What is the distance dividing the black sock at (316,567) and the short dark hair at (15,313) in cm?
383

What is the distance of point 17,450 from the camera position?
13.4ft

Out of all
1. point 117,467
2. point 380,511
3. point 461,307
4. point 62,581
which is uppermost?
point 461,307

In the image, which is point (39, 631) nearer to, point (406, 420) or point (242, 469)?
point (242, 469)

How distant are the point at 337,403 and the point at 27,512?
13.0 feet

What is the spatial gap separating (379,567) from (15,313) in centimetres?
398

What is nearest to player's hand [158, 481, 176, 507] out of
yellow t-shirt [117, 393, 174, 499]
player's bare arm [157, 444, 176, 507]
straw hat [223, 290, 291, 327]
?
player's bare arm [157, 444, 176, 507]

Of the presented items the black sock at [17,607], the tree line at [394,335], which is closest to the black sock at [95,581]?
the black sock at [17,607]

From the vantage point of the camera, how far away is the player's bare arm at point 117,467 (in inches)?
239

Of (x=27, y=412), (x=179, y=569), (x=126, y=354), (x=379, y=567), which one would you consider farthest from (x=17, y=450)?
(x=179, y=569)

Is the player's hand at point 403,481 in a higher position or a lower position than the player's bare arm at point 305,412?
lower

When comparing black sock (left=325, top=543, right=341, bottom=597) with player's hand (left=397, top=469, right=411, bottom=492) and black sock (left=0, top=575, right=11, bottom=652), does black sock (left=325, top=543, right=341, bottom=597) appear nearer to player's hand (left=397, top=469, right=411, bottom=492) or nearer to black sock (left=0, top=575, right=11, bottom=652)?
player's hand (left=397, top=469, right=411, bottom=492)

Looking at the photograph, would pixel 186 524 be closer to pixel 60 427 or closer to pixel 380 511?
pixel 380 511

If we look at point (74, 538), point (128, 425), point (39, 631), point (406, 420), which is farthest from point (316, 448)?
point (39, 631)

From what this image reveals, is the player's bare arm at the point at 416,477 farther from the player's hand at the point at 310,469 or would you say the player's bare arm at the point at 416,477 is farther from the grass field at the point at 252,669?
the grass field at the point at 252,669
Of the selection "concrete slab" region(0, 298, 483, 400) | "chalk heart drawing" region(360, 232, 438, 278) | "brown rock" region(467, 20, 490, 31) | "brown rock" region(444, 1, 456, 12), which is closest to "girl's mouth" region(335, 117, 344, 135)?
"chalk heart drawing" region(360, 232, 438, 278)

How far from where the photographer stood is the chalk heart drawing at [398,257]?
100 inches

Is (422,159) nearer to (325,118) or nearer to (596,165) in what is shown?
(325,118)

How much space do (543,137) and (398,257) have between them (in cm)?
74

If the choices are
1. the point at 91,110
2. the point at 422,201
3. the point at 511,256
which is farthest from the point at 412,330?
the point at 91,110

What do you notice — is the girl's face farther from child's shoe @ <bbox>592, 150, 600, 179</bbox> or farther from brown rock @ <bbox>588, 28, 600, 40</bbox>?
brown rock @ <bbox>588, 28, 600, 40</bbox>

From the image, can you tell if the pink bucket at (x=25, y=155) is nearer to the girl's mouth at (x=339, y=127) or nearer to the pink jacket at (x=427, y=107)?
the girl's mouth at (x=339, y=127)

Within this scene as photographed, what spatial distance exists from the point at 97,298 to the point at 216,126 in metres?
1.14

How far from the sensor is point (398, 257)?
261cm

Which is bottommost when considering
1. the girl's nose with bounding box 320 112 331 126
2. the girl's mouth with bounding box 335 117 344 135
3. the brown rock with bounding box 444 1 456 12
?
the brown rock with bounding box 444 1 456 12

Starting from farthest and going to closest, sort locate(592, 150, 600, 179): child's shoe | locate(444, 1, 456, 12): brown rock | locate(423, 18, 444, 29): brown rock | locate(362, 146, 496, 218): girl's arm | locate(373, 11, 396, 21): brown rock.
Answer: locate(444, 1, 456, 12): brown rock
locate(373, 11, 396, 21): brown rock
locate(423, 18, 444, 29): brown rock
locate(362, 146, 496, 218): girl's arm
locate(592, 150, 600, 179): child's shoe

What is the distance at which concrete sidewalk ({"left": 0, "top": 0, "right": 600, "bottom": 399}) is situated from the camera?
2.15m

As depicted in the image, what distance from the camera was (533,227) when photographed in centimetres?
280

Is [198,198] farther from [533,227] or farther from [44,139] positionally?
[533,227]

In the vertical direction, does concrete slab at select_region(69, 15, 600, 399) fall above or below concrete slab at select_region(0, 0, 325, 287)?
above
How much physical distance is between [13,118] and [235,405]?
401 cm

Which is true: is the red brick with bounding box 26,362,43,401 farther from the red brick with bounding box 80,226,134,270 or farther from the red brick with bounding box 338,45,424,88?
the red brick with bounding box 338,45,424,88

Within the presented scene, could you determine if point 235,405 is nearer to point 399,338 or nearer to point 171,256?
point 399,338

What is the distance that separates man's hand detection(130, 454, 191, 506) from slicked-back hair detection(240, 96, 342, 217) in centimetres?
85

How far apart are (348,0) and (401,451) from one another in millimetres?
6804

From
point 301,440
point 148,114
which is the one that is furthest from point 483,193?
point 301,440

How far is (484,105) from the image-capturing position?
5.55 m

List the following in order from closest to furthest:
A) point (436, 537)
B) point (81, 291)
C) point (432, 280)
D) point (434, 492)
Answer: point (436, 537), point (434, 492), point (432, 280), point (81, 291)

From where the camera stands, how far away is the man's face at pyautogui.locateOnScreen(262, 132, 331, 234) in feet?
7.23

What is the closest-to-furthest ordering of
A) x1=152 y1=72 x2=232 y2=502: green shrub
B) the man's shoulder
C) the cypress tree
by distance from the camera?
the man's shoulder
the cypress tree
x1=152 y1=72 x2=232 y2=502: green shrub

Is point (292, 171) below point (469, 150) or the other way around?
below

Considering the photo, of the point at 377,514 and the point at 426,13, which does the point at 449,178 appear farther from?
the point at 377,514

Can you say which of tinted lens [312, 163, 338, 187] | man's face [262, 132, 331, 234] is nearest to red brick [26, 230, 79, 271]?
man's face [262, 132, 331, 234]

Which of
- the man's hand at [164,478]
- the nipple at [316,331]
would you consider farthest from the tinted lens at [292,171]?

The task. Copy out all of the records above word for word, without changing or leaving out any line.

Solution.
What is the distance dividing the black sock at (316,567) and the short dark hair at (15,313) in cm?
383

What is the distance of point 17,450 from the camera position?
13.4ft

Out of all
1. point 117,467
2. point 380,511
3. point 461,307
4. point 62,581
which is uppermost?
point 461,307

In the image, which is point (39, 631) nearer to, point (406, 420) or point (242, 469)?
point (242, 469)

How distant are the point at 337,403 and the point at 27,512?
13.0 feet

What is the spatial gap separating (379,567) from (15,313) in centimetres?
398

What is nearest to player's hand [158, 481, 176, 507] out of
yellow t-shirt [117, 393, 174, 499]
player's bare arm [157, 444, 176, 507]
straw hat [223, 290, 291, 327]
?
player's bare arm [157, 444, 176, 507]

Of the presented items the black sock at [17,607], the tree line at [394,335], which is closest to the black sock at [95,581]?
the black sock at [17,607]

From the vantage point of the camera, how far away is the player's bare arm at point 117,467 (in inches)?
239

Of (x=27, y=412), (x=179, y=569), (x=126, y=354), (x=379, y=567), which one would you consider farthest from (x=17, y=450)?
(x=179, y=569)

Is the player's hand at point 403,481 in a higher position or a lower position than the player's bare arm at point 305,412?
lower

When comparing black sock (left=325, top=543, right=341, bottom=597) with player's hand (left=397, top=469, right=411, bottom=492) and black sock (left=0, top=575, right=11, bottom=652), does black sock (left=325, top=543, right=341, bottom=597) appear nearer to player's hand (left=397, top=469, right=411, bottom=492) or nearer to black sock (left=0, top=575, right=11, bottom=652)?
player's hand (left=397, top=469, right=411, bottom=492)

Looking at the photograph, would pixel 186 524 be closer to pixel 60 427 or closer to pixel 380 511?
pixel 380 511

If we look at point (74, 538), point (128, 425), point (39, 631), point (406, 420), which is farthest from point (316, 448)?
point (39, 631)

From what this image reveals, is the player's bare arm at the point at 416,477 farther from the player's hand at the point at 310,469 or would you say the player's bare arm at the point at 416,477 is farther from the grass field at the point at 252,669?
the grass field at the point at 252,669
Of the selection "concrete slab" region(0, 298, 483, 400) | "chalk heart drawing" region(360, 232, 438, 278) | "brown rock" region(467, 20, 490, 31) | "brown rock" region(444, 1, 456, 12), which is closest to "girl's mouth" region(335, 117, 344, 135)?
"chalk heart drawing" region(360, 232, 438, 278)

How far from where the photographer stood is the chalk heart drawing at [398,257]?
100 inches

Is (422,159) nearer to (325,118) or nearer to (596,165) in what is shown?
(325,118)

How much space do (543,137) and (398,257) have between them (in cm)?
74

If the choices are
1. the point at 91,110
2. the point at 422,201
3. the point at 511,256
which is farthest from the point at 412,330?
the point at 91,110

What do you notice — is the girl's face farther from child's shoe @ <bbox>592, 150, 600, 179</bbox> or farther from brown rock @ <bbox>588, 28, 600, 40</bbox>?
brown rock @ <bbox>588, 28, 600, 40</bbox>

From the image, can you tell if the pink bucket at (x=25, y=155) is nearer to the girl's mouth at (x=339, y=127) or nearer to the pink jacket at (x=427, y=107)?
the girl's mouth at (x=339, y=127)

Within this scene as photographed, what spatial distance exists from the point at 97,298 to the point at 216,126 in metres?
1.14

How far from the sensor is point (398, 257)?
261cm

Which is bottommost when considering
1. the girl's nose with bounding box 320 112 331 126
2. the girl's mouth with bounding box 335 117 344 135
3. the brown rock with bounding box 444 1 456 12
?
the brown rock with bounding box 444 1 456 12

Starting from farthest and going to closest, sort locate(592, 150, 600, 179): child's shoe | locate(444, 1, 456, 12): brown rock | locate(423, 18, 444, 29): brown rock | locate(362, 146, 496, 218): girl's arm | locate(373, 11, 396, 21): brown rock.
Answer: locate(444, 1, 456, 12): brown rock
locate(373, 11, 396, 21): brown rock
locate(423, 18, 444, 29): brown rock
locate(362, 146, 496, 218): girl's arm
locate(592, 150, 600, 179): child's shoe

What is the distance at which concrete sidewalk ({"left": 0, "top": 0, "right": 600, "bottom": 399}) is situated from the camera?
2.15m

As depicted in the image, what distance from the camera was (533,227) when photographed in centimetres?
280

Is [198,198] farther from [533,227] or farther from [44,139] positionally?
[533,227]

In the vertical direction, does concrete slab at select_region(69, 15, 600, 399) fall above or below concrete slab at select_region(0, 0, 325, 287)?
above
How much physical distance is between [13,118] and [235,405]?
401 cm

Which is true: is the red brick with bounding box 26,362,43,401 farther from the red brick with bounding box 80,226,134,270 or farther from the red brick with bounding box 338,45,424,88?
the red brick with bounding box 338,45,424,88

Within the presented scene, could you determine if point 235,405 is nearer to point 399,338 or nearer to point 171,256?
point 399,338

What is the distance that separates man's hand detection(130, 454, 191, 506) from slicked-back hair detection(240, 96, 342, 217) in centimetres?
85

How far apart are (348,0) and (401,451) from one another in millimetres?
6804

From
point 301,440
point 148,114
which is the one that is furthest from point 483,193?
point 301,440

How far is (484,105) from the image-capturing position?
5.55 m

List the following in order from closest to furthest:
A) point (436, 537)
B) point (81, 291)
C) point (432, 280)
D) point (434, 492)
Answer: point (436, 537), point (434, 492), point (432, 280), point (81, 291)

From where the camera stands, how far away is the man's face at pyautogui.locateOnScreen(262, 132, 331, 234) in feet?
7.23

What is the closest-to-furthest ordering of
A) x1=152 y1=72 x2=232 y2=502: green shrub
B) the man's shoulder
C) the cypress tree
by distance from the camera?
the man's shoulder
the cypress tree
x1=152 y1=72 x2=232 y2=502: green shrub

Is point (292, 171) below point (469, 150) or the other way around?
below

Considering the photo, of the point at 377,514 and the point at 426,13, which does the point at 449,178 appear farther from?
the point at 377,514

Can you say which of tinted lens [312, 163, 338, 187] | man's face [262, 132, 331, 234] is nearest to red brick [26, 230, 79, 271]?
man's face [262, 132, 331, 234]

Which of
- the man's hand at [164,478]
- the nipple at [316,331]
would you consider farthest from the tinted lens at [292,171]?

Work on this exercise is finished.